Aún con todo, por lo que sea, no terminó de ver el muchacho que el interés no era recíproco y no se le ocurrió otra cosa que decirme, mientras hacía unos abdominales con la kettlebell:

“Vaya si te estás poniendo fuerte, ya solo te falta poner de tu parte, cerrar el piquito y a ver si perdemos ese flotador que tienes en la barriga, que ya está aquí el verano”.

Os juro que en ese momento mi cabeza se puso roja de la ira y tuve que soltar la pesa, a riesgo de aplastarme el tórax y partirme una costilla por escuchar semejante barbaridad de un ser infecto como aquel. Me levanté con toda la dignidad que me cabía en el cuerpo y desde mi metro sesenta y siete me aupé, poniéndome de puntillas y le dije, con toda la cara de asesina en serie a punto de disparar:

-¿Me estás llamando gorda por casualidad?

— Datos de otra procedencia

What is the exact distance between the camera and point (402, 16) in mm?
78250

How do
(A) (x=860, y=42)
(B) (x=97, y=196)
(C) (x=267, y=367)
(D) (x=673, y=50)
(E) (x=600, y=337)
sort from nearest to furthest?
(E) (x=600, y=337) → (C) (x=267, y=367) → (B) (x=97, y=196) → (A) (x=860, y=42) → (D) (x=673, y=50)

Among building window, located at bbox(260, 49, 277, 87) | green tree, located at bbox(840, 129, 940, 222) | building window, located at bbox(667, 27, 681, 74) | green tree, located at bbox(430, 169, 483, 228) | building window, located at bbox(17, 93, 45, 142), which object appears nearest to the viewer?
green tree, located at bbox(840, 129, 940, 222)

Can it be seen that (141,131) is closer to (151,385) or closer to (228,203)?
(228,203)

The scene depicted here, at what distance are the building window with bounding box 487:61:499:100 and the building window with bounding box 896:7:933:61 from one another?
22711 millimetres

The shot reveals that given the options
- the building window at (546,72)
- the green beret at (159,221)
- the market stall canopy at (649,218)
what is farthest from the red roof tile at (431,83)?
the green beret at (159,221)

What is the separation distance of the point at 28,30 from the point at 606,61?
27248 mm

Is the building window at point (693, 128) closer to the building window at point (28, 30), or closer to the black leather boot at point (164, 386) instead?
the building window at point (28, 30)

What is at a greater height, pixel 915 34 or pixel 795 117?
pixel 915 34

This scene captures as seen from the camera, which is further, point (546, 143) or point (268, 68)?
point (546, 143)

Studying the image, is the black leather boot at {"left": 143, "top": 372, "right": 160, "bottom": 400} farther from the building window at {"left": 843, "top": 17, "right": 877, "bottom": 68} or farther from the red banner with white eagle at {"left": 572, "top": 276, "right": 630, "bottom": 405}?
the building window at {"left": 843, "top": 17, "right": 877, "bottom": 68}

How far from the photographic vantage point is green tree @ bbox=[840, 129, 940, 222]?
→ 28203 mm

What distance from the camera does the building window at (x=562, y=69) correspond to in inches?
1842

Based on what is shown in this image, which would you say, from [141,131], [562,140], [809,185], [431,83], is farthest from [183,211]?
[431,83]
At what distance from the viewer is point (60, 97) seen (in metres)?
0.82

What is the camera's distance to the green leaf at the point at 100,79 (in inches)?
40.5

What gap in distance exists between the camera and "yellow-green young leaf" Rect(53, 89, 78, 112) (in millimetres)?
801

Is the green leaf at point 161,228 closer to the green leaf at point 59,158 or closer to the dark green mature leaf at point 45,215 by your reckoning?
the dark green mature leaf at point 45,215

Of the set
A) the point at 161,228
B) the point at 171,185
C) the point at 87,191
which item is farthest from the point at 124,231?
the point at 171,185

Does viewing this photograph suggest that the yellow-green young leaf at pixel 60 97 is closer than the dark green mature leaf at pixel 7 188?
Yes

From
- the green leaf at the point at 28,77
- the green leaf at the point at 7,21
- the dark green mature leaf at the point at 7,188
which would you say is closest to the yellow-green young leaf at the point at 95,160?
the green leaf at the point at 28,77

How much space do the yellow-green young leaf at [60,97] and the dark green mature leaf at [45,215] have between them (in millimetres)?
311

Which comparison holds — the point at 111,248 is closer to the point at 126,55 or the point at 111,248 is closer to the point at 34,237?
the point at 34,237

Acostumbrado a ir soltando comentarios lascivos cada día sin que yo echase mucha cuenta y otros tantos gordófobos a los varones que pululaban por allí sin que nadie le dijese nada, se quedó absolutamente desconcertado, lo que me empoderó aún más, si eso era posible.

-No, no, yo solo quería animarte para que sacaras tu mejor versión y te puedas ir viendo mejor a ti misma y llegar al verano estupendamente.

-Perdóname, José Manuel, pero quién eres tú para decirme que esta que está aquí sudando como un pollo y levantando 20 kilos en abdominales no es mi mejor versión. Y si a ti te parece que mi cuerpo es defectuoso o que puedo “verme mejor” el problema lo tienes tú, pero en la cabeza, yo ya soy un 10 y para llegar al verano solo necesito seguir viva. Y a ver si en vez de tanta pesa te da un día por entrenar cerebro y practicas la empatía una mijita.

Os prometo que esa que habló en ese momento no lo hizo solo por mí, lo hizo por la mini yo adolescente que tantas barbaridades tuvo que escuchar y que creció acomplejada por su cuerpo, que era perfecto, pero me hicieron creer lo contrario; por todas mis amigas que alguna vez han tenido que aguantar comentarios así, y por todas las mujeres que somos, cada día, objeto de comentarios opinando sobre nuestros cuerpos.

Así que queridas, sé que no siempre somos capaces de responder, la mayoría de las veces yo misma me he quedado en silencio pensando que me merecía esos comentarios, pero un día, de repente, estás tan hasta el c*ñ*, que no te aguantas. Así que levantad las voces y mandad a todos a la mierd*.

Y a los señoros del mundo os diré algo también: las piernas también se entrenan, de nada.